We are laser focused on creating great travel experiences for our guests when they fly with Virgin Australia. We also listened to our guests, and overwhelmingly they told us that Wi-Fi was important to them.– Virgin Australia Group Chief Customer and Digital Officer, Paul Jones
In many ways today’s news is a callback to 2017, when Virgin Australia first announced deployment of the 2Ku solution on its mainline fleet. Most of the carrier’s 737s still have the hardware to support the service on board from that original program.
One big difference this time around: The service will come with a cost for most customers. Top tier elites and business class travelers will have complimentary access to the services. Everyone else on board, however, will be asked to pay to get online.
“We’re going to deliver a streaming-quality, always-on, reliable inflight internet product onboard Virginia Australia’s fleet of 737 aircraft,” said Dave Bijur, SVP of Intelsat Commercial Aviation. “We’re adding 737MAX aircraft for the first time with Virgin Australia, and they’ve made a technology decision that expands our relationship and will delight their guests.”
Virgin Australia will reactivate 55 existing 2Ku tails, according to Intelsat. This is the bulk of the carrier’s fleet, but skips over about a third of the frames. Presumably those remaining dark will be the older 737 NGs in the fleet.

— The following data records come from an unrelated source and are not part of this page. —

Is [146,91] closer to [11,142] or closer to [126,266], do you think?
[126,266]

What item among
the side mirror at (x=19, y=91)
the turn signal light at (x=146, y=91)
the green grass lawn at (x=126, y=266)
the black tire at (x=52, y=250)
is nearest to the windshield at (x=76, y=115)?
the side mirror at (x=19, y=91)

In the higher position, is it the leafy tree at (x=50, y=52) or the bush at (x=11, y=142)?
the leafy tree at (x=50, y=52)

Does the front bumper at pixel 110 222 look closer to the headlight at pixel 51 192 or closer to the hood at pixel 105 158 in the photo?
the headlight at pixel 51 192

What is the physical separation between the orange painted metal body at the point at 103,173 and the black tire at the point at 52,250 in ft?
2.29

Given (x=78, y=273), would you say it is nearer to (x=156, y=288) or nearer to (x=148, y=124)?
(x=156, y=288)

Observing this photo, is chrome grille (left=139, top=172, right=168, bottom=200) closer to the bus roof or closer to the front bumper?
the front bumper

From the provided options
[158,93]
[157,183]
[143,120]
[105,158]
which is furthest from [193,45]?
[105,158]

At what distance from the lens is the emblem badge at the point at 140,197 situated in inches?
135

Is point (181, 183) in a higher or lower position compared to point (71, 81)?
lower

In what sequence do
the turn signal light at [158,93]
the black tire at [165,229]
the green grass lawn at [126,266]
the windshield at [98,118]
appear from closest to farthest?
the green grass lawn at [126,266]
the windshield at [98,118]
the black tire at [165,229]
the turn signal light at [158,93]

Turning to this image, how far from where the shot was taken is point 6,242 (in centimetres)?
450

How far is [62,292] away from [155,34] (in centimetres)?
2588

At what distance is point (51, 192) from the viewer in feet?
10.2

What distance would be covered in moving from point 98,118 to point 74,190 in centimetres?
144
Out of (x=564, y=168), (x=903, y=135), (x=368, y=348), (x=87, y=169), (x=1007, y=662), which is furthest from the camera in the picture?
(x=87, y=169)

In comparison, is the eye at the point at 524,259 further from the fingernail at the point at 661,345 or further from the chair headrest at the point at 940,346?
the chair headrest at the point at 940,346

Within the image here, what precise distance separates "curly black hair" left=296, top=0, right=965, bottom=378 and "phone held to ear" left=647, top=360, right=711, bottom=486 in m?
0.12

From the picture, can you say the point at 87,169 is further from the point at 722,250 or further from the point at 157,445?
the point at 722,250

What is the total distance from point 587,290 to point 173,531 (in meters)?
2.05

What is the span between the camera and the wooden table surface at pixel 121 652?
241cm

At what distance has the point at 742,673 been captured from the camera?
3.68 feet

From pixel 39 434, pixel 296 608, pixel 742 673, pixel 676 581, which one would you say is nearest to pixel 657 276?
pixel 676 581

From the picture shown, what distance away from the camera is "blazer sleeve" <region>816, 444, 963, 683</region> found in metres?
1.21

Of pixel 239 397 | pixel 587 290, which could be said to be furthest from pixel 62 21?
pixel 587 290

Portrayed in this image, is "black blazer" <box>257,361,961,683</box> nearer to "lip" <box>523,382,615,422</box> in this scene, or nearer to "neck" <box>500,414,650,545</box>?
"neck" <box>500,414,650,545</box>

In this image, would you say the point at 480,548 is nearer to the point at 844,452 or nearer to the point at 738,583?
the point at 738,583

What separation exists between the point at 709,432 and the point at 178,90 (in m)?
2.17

The MAX deliveries will all be online. Some will be after-market activations, but Intelsat expects to ahve some delivered with the 2Ku gear installed by Boeing in the factory.
Activation of the fleet will start before the end of the year and run through mid-2024.
Note: This story was updated to correct the installation timing (error in the press release) and expand on the configured fleet details.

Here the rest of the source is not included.